Propose camera disturbance to correct, due to the impact of outdoor work environment, may there is the movement of pixel scale in camera, in order to avoid camera disturbance is on the impact of front and back two two field picture difference, adopts transverse and longitudinal projection than correcting disturbance to front and back two frame gray-scale map.
The present invention by analyzing the HOG feature extraction of engineering truck, and adds color frequency feature the detection that HOG proper vector completes warning object jointly.Form the HOG proper vector with color characteristic, to improve the success ratio of detection.
In practical application, along with region gap, the climatic environment illumination etc. of external procedure alters a great deal, some calculating parameters can not be unified training and draw, but need the parameter different according to different presetting bit environment sets, so introduce learning files to store the corresponding parameter of each presetting bit, be the continuous change in order to conform, rely on a kind of feedback mechanism simultaneously, carry out autonomous learning and train these parameters.
Accompanying drawing explanation
Fig. 1 is the schematic flow sheet of image intelligent analyzing and processing method for early warning;
Fig. 2 is the schematic flow sheet of image processing method;
Fig. 3 is the illustraton of model of image degradation of the present invention and recuperation;
Fig. 4 is the HOG characteristic vector pickup figure of target object;
Fig. 5 is the destination object figure that the present invention detects.
Embodiment
As shown in Figure 1, it is the schematic flow sheet of image intelligent analyzing and processing method for early warning.Acquisition for picture needs the method by image procossing, as shown in Figure 2.

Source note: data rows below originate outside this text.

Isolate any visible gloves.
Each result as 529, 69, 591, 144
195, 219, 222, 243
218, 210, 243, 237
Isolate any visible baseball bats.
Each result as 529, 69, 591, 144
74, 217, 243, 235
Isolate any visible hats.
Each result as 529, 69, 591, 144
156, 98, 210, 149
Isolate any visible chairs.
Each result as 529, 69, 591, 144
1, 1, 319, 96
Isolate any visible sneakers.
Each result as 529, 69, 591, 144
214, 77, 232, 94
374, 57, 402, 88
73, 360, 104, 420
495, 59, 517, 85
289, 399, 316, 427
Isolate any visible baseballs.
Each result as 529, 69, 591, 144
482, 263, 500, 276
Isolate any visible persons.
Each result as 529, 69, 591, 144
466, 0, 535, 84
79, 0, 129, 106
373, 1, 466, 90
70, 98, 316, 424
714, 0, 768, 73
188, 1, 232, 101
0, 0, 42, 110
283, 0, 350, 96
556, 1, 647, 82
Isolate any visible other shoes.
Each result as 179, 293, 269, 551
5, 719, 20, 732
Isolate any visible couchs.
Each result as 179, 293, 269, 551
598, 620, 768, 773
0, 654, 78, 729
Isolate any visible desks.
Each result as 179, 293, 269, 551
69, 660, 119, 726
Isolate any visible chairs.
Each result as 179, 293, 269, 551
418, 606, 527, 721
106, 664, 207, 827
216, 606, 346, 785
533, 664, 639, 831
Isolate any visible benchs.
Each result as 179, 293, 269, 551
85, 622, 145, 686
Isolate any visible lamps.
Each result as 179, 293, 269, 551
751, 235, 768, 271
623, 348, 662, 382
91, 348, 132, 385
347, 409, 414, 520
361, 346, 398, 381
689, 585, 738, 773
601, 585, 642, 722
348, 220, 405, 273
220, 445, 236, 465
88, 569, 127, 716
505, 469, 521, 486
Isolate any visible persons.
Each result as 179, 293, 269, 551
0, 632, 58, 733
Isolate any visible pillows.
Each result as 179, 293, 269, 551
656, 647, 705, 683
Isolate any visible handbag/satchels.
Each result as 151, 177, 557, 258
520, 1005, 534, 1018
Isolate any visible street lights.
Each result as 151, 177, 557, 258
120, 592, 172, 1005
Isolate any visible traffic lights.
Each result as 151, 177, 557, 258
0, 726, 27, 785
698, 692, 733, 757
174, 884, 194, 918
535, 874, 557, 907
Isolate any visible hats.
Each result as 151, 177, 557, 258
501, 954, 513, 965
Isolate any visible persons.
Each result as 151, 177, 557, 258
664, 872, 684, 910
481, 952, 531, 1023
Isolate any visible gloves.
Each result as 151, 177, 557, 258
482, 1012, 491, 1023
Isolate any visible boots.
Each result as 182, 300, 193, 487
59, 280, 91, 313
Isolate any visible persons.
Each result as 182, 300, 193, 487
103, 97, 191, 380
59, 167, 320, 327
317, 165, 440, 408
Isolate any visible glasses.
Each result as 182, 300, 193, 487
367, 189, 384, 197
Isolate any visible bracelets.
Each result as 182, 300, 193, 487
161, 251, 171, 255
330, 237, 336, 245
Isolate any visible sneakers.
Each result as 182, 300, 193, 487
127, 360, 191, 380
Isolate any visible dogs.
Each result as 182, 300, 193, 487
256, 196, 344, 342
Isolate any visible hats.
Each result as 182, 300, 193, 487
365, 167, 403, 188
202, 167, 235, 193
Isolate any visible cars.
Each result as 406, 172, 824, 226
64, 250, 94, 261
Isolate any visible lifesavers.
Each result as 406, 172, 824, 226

In the image processing process of following examples, first extract and need the target of detection and simple image restoration process is carried out to its original coloured image, consider that the mistiming of front and back two frame is more than or equal to 30 minutes, and outdoor optical, according within 30-90 minute, altering a great deal, needs to carry out light sensitivity unification to front and back two two field picture.Remove the impact of illuminance, shade and other weather.It obtains Target Photo (step 101) by the method for degenrate function and recovery filtering.Algorithm model please refer to Fig. 3.
Consider the visual sensory factor of people, adjustment R (red), G (green), B (blue) each component is needed to the contribution of gray-scale value, to add the algorithm idea (step 103) of yellow weighted intensity when gray processing.To the front and back two two field picture I after light sensitivity unification k, I k+1rGB triple channel compare with luminance threshold V (autonomous learning parameter) respectively, ask gray-scale value for yellow Weight, the pass of expression is:
G = V if ( r , g , b > V ) v r r + v g g + v b b v r + v g + v b else . - - - ( 1 )
Wherein G is gray-scale value, and r, g, b represent the red pixel value of each coordinate respectively, green pixel values and blue pixel value, v rfor the weight of differentiated red channel, its value is 1.0, v gfor the weight of differentiated green channel, its value is 1.0, v bfor the weight of differentiated yellow channels, be set as autonomous learning parameter,
Its initial value is set as that 0.18, V is luminance parameter, is set as autonomous learning parameter.Because the rgb value of yellow is (255,255,0), the initial weight of setting yellow is v r=1.0, v g=1.0, v b=0.18, consider that outdoor environment exists the possibility of yellow chaff interference, setting v bfor autonomous learning parameter.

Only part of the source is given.